The status.state field of the Job resource has the following states:

  • STARTING: The Job is in the process of starting. This includes requesting resources from the Deployment Target and submitting the specified job to it.
  • STARTED: The Job was successfully started.
  • TERMINATING: The Job is in the process of terminating.
  • TERMINATED: The Job has terminated.
  • FAILED: The Deployment Target or Flink have reported an unrecoverable failure. Ververica Platform may report additional failure details.
  • FINISHED: The Job has terminated and finished successfully, e.g. a finite streaming or batch job.

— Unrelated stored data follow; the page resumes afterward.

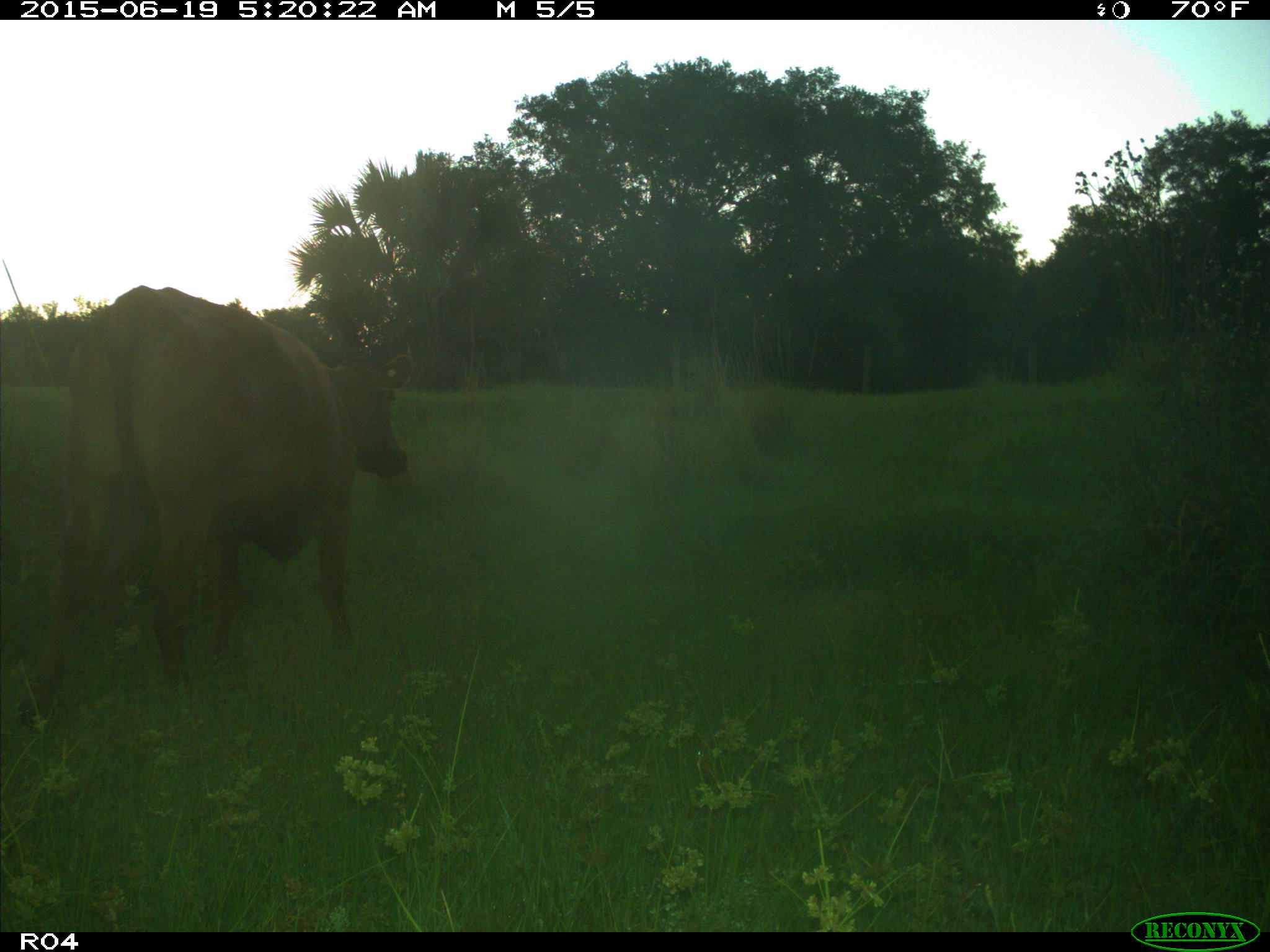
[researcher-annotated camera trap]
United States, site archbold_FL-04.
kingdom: Animalia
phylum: Chordata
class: Mammalia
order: Artiodactyla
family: Bovidae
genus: Bos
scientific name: Bos taurus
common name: domestic cow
Bos taurus (domestic cow).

Below state machine shows the possible transitions of a Job’s status:

../../../_images/job-transitions.png

Ververica Platform keeps all jobs in a terminal state. This allows users to trace back the evolution of the Deployment specification, such as parallelism and other configuration parameters.

Note

The Job resource status.state is not the same as the Flink job status since the Job resource state includes phases of acquiring resources from the Deployment Target.

Status

STARTED

When a Job reaches status STARTED, additional information about the Job is provided under status.started. This section of the Job API is considered experimental and no guarnatees are made about future availability.

kind: Job
status:
  state: started
  started:
    # The Flink Job ID. Currently always equal to Job.metadata.id without
    # dashes, e.g. 3f1da3c8-6f22-430f-9200-eda014ea5319 becomes
    # 3f1da3c86f22430f9200eda014ea5319.
    flinkJobId: string
    # Time that the Job transitioned to the STARTED state.
    transitionTime: string
    # Time of last update to {status.started}.
    lastUpdateTime: string
    # The last observed number of Flink job restarts, including process
    # restarts. The number is a lower bound on the actual number of Flink
    # job restarts. On the happy path, it should be close to the actual
    # number. During failures, there are no guarantees except that it is
    # lower than or equal to the actual number of restarts.
    observedFlinkJobRestarts: number
    # The Flink JobStatus observed in the last probe. Either a Flink Job
    # status string (CREATED, RUNNING, FAILING, FAILED, CANCELLING,
    # CANCELED, FINISHED, RESTARTING, SUSPENDED, RECONCILING) or UNKNOWN
    # if the Flink API was not reachable.
    observedFlinkJobStatus: string